A digital product might be a fixed period of your consultancy time, a digital guide or a step-by-step system for creating something. Whatever it is solves a problem and that is worth paying for.
4. Anything customised
Any time you have to take content you have already made and customise it or create something bespoke for someone, it should come with a price tag because your time, experience and skills are being utilized to develop the content to suit the specific needs of the customer.
Your generic free content is generously available for all but a bespoke or customised solution has to be paid for.
5. Providing the solution
It doesn’t matter if it doesn’t take you that long to solve a problem – that in itself is a sure sign of your skill and experience that you can efficiently turn something around so quickly. That short cut is what your customer is paying you to provide – this is where time and money don’t always equate to an hourly rate.
I can build websites and do some basic coding. I can also fix some basic errors, but for anything complex I turn straight to a trusted programmer because he has the skills and knowledge to fix a problem fast. It doesn’t matter to me that it takes him only five minutes. It would take me an hour just to find the source of the problem, then another hour to research the solution.

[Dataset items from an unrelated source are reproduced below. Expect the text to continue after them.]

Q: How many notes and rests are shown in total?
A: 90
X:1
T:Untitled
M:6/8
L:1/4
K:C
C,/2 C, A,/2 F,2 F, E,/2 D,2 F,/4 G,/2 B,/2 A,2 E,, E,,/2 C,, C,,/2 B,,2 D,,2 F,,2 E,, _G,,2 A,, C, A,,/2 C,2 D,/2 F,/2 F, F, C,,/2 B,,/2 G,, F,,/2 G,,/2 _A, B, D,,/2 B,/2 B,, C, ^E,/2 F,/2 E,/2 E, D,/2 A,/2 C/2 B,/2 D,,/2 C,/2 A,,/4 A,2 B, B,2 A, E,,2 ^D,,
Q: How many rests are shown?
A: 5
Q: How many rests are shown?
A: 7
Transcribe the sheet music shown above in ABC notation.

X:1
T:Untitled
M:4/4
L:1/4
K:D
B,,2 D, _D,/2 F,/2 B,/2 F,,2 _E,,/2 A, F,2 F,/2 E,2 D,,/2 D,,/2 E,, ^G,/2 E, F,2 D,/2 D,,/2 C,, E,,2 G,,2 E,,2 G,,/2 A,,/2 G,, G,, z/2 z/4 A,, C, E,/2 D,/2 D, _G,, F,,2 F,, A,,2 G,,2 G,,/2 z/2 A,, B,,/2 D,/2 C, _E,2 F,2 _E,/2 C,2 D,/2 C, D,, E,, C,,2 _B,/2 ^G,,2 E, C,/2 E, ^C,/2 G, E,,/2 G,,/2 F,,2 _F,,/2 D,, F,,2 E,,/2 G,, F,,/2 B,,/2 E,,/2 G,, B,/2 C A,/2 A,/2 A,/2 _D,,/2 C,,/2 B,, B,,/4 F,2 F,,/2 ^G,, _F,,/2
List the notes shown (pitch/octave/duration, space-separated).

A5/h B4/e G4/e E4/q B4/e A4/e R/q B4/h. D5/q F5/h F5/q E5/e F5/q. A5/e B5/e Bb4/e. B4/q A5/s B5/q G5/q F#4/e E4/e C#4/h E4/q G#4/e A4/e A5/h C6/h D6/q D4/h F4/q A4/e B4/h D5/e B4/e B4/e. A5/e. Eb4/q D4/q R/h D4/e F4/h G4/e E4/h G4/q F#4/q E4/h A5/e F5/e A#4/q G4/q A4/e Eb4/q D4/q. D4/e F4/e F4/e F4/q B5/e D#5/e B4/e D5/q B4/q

I will pay him ‘the fee’ to fix something fast, because he has the skills to do it quicker and better than me. That is priceless.
When you give away your advice or skills for free there is less investment in the outcome by the ‘client’. Therefore the likelihood of success is lower, which will be pinned on your ‘poor service’ not their lack of inspired action.
The phrase people that pay, pay attention rings very true. Something that is free has little perceived value and therefore people will take it or leave it. Ask a client to pony up and suddenly they sit up and get involved in a much more invested way.
Valuing yourself is respectful to you and your clients/customers. The outcome is always better for both.